(Dataset records)
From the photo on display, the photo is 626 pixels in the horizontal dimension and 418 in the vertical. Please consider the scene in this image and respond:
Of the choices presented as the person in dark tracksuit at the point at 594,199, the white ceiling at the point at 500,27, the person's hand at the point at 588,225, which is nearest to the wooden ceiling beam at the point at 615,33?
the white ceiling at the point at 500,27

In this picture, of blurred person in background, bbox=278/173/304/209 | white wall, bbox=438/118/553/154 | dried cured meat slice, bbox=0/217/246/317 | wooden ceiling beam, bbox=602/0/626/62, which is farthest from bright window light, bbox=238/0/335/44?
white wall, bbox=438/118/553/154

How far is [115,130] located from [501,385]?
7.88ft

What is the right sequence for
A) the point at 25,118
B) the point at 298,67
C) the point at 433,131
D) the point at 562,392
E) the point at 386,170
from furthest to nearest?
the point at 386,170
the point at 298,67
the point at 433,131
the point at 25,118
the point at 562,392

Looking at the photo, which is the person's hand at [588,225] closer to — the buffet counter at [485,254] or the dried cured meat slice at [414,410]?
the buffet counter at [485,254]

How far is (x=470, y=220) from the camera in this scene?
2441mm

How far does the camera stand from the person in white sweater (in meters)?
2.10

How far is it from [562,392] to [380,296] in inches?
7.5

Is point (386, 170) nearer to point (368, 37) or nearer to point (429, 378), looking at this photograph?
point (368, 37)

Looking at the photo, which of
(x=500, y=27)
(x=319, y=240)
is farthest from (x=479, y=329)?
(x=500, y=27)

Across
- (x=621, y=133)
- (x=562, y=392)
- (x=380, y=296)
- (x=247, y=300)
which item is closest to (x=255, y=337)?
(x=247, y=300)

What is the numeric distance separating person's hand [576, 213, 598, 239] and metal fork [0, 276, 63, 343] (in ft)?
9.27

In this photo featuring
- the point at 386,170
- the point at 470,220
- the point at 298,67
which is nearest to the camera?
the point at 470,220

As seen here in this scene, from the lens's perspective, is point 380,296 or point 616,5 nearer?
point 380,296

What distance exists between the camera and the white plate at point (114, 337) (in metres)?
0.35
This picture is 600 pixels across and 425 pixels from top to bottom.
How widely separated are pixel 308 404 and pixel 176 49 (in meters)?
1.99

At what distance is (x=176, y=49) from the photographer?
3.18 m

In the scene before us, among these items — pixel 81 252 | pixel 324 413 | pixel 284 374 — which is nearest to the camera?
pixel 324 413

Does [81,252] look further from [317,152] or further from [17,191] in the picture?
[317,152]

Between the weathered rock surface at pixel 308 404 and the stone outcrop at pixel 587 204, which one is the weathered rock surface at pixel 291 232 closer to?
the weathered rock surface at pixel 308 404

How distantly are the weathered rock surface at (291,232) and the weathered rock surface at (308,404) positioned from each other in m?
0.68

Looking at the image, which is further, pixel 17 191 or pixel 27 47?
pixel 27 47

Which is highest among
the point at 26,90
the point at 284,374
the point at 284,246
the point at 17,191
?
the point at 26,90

Instruction: Rewrite everything from the line containing "In this photo featuring" down to the end of the listing, switching "stone outcrop" to "rocky ledge" and leaving all else unchanged.

Problem solution:
In this photo featuring
- the point at 386,170
- the point at 470,220
- the point at 298,67
which is nearest to the camera?
the point at 470,220

As seen here in this scene, from the lens's perspective, is point 380,296 or point 616,5 nearer?
point 380,296

What distance exists between the camera and the white plate at point (114, 337) (in metres)?
0.35
This picture is 600 pixels across and 425 pixels from top to bottom.
How widely separated are pixel 308 404 and pixel 176 49 (in meters)?
1.99

At what distance is (x=176, y=49) from the photographer?
3.18 m

In the scene before us, among these items — pixel 81 252 | pixel 324 413 | pixel 284 374 — which is nearest to the camera?
pixel 324 413

Does [81,252] look further from [317,152] or further from [17,191] in the picture?
[317,152]

Between the weathered rock surface at pixel 308 404 and the rocky ledge at pixel 587 204, which one is the weathered rock surface at pixel 291 232 closer to?
the weathered rock surface at pixel 308 404

How distantly are the weathered rock surface at (291,232) and the weathered rock surface at (308,404) positioned from each other in m?
0.68

Looking at the image, which is further, pixel 17 191 or pixel 27 47?
pixel 27 47

Which is highest among
the point at 26,90
the point at 284,374
the point at 284,246
the point at 17,191
?
the point at 26,90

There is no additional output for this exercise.